Я с удовольствием отметил, что начисто забыл язык, на котором говорили моряки с кораблей, приплывавших откуда-то с севера.

         Как-то, заснув после обеда, орошённого душистым цветочным вином, я увидел удивительный сон.

Будто бы я живу в уродливом городе,  с крышами, чёрными от дождей и туманов. Я беспечно молод, и хожу в грубой и неудобной одежде, которая не защищает от вечного холода, застрявшего между стен из дикого камня и железа узорчатых окон. Будто бы у меня всего одна жена, которую я люблю неизвестным мне теперь чувством. В хрустальный осенний день, страшно поссорившись по причинам ревности, мы ехали на мотоцикле, который вела жена. И вот, будто бы, не рассчитав поворота на Приморский бульвар, мы разбились насмерть, на ограждающей его чугунной решётке.  Я ясно видел дымные космы пламени, вцепившиеся в наши неподвижные тела, пронзённые копьями ограды, испуганные крики сбежавшихся прохожих…

        Этот сон так встревожил меня, что два дня, после него, я ходил сам не свой. Но потом забыл его.

         Покой оглушил меня.

         Но однажды струи из фонтанчиков сошли со своего вечного пути от страшного грохота, наполнившего сонный двор, и забрызгали мою одежду. Это вернулась с покаяния моя двадцать шестая жена. Она остановила мотоцикл с противоположной стороны бассейна, и, стаскивая на ходу чёрные кожаные воронки перчаток, бежала ко мне.

        Я не скажу вам, что увидел я в её глазах и лице. Для вас это не важно. Но какой-то страшный ужас овладел мной. Череда странных состояний и не испытываемые раньше ощущения повалили меня на мозаичный, горячий от солнца, пол. Я лежал, свесив голову в бассейн, и видел, как в нём смешиваются разноцветные струи двухсот фонтанчиков. А из-под клубов дымящихся красок выплывал маленький лакированный кораблик с неразборчивой красной надписью на снежных парусах.

       Через два дня я продал свой огромный дом и деньги распределил поровну между всеми жёнами, которых отпускал на триста шестьдесят шесть сторон света. Я не дожидался ни от кого, ни объяснений, ни упрёков, ни благодарности.

        Я бежал ночью, и солнце встретило меня возле крошечного рыбачьего посёлка в дюнах. Я шёл с попугаем на плече и не слышал, как мальчишка, сидящий верхом на перевёрнутой лодке, спросил густобородого мужчину: «Дед, а ты бы рискнул в сто шестьдесят лет шляться по пыльной дороге в июне?»

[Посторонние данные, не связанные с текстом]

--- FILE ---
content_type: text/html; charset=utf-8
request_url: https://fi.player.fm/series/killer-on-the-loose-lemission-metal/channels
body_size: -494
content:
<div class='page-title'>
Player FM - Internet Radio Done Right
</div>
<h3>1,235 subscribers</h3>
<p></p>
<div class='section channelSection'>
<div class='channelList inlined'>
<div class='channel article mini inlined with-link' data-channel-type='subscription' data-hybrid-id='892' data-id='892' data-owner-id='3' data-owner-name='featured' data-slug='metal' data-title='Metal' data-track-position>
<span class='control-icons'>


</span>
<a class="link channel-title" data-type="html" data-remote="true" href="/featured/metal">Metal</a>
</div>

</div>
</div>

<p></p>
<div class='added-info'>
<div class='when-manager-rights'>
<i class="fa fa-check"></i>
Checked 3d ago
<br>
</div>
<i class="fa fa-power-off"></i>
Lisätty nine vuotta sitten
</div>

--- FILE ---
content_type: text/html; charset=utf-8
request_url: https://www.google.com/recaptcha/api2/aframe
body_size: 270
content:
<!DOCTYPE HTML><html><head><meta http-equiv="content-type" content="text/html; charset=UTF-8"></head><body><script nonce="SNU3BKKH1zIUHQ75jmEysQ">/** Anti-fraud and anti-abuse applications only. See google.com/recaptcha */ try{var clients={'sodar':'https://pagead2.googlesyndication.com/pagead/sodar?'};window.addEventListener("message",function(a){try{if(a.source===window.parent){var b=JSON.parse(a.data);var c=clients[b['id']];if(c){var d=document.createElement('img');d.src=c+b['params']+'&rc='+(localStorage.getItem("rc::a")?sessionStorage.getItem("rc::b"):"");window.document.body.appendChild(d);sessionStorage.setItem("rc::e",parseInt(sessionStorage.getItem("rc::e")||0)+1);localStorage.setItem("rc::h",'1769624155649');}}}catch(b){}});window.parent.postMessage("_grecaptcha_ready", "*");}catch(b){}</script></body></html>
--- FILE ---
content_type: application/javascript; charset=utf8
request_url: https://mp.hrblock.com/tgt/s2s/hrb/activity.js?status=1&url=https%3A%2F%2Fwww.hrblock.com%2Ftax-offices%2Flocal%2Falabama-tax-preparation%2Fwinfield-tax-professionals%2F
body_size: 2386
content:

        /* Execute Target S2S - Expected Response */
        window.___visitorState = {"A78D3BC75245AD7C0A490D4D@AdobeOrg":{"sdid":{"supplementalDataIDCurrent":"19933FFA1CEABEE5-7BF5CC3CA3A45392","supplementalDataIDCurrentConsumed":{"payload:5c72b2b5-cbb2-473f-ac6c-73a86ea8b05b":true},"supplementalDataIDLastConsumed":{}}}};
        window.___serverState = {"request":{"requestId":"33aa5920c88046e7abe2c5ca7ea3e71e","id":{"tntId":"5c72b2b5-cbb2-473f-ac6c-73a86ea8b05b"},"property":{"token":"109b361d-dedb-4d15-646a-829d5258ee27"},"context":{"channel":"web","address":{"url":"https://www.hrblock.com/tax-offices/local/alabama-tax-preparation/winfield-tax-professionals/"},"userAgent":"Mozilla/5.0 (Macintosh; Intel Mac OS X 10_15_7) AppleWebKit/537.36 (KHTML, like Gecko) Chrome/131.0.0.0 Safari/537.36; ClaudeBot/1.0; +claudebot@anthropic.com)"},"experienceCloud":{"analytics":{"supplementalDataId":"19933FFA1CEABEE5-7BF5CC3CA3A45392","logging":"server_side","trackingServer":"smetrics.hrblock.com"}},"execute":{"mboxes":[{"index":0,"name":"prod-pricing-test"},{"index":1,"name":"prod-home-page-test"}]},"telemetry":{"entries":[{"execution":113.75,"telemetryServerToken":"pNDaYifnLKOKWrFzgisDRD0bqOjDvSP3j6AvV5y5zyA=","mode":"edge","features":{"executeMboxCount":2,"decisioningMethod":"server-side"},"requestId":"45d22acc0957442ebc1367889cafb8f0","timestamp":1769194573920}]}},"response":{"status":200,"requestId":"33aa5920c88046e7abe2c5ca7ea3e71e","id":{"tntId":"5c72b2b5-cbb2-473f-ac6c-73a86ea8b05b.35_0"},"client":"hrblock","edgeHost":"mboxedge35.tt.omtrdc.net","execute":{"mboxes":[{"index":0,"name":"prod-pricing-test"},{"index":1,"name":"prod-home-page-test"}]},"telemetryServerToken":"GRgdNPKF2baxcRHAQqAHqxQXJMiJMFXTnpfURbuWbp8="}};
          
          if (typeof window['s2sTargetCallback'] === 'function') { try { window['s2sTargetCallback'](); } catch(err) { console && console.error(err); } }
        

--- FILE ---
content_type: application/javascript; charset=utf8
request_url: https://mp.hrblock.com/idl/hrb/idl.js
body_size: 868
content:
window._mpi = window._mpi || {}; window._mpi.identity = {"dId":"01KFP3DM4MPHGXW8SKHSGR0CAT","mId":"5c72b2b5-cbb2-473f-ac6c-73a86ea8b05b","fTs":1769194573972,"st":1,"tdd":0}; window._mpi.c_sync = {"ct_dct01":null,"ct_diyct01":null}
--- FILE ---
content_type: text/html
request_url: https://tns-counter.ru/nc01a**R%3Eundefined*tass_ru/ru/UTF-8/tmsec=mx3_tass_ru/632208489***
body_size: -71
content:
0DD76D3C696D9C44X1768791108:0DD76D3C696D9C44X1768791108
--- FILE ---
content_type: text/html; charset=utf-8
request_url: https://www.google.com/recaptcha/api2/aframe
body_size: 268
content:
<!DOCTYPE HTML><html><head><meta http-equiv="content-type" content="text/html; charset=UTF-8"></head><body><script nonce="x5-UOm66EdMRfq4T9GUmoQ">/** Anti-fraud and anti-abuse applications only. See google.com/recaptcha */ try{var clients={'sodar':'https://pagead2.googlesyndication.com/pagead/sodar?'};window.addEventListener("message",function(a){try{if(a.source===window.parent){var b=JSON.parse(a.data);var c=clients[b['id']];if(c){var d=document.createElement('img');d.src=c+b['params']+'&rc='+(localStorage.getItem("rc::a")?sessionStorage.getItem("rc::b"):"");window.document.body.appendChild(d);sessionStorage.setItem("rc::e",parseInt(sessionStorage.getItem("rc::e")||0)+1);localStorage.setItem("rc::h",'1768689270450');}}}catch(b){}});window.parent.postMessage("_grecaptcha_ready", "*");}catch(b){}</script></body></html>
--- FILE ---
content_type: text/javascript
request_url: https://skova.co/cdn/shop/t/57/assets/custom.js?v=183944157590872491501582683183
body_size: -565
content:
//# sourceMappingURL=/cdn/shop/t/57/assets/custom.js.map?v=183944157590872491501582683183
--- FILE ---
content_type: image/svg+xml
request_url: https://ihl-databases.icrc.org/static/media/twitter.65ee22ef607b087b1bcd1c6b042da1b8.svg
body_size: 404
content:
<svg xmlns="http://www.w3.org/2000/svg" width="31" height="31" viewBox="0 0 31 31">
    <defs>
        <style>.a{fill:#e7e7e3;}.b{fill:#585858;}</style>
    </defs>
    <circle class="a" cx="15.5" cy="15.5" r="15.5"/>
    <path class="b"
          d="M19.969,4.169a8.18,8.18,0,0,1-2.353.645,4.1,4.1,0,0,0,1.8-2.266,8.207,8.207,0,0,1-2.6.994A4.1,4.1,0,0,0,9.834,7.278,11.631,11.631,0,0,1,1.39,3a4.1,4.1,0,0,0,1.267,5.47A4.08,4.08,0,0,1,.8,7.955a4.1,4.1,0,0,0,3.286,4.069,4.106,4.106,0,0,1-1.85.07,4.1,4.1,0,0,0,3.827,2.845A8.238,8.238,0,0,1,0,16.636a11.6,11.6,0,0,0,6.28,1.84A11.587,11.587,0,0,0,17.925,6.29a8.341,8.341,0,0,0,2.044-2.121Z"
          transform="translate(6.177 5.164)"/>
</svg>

       В моих ушах стоял стеклянный звон раковин, колышимых изумрудными волнами единого моря, а попугай возле уха хрипло орал:

      «Тому, в ком находится Магдалина, двадцать шестая жена не нужна… Тому, в ком находится Магдалина, двадцать седьмая  жена не нужна. Тому…»

                                                              1975г.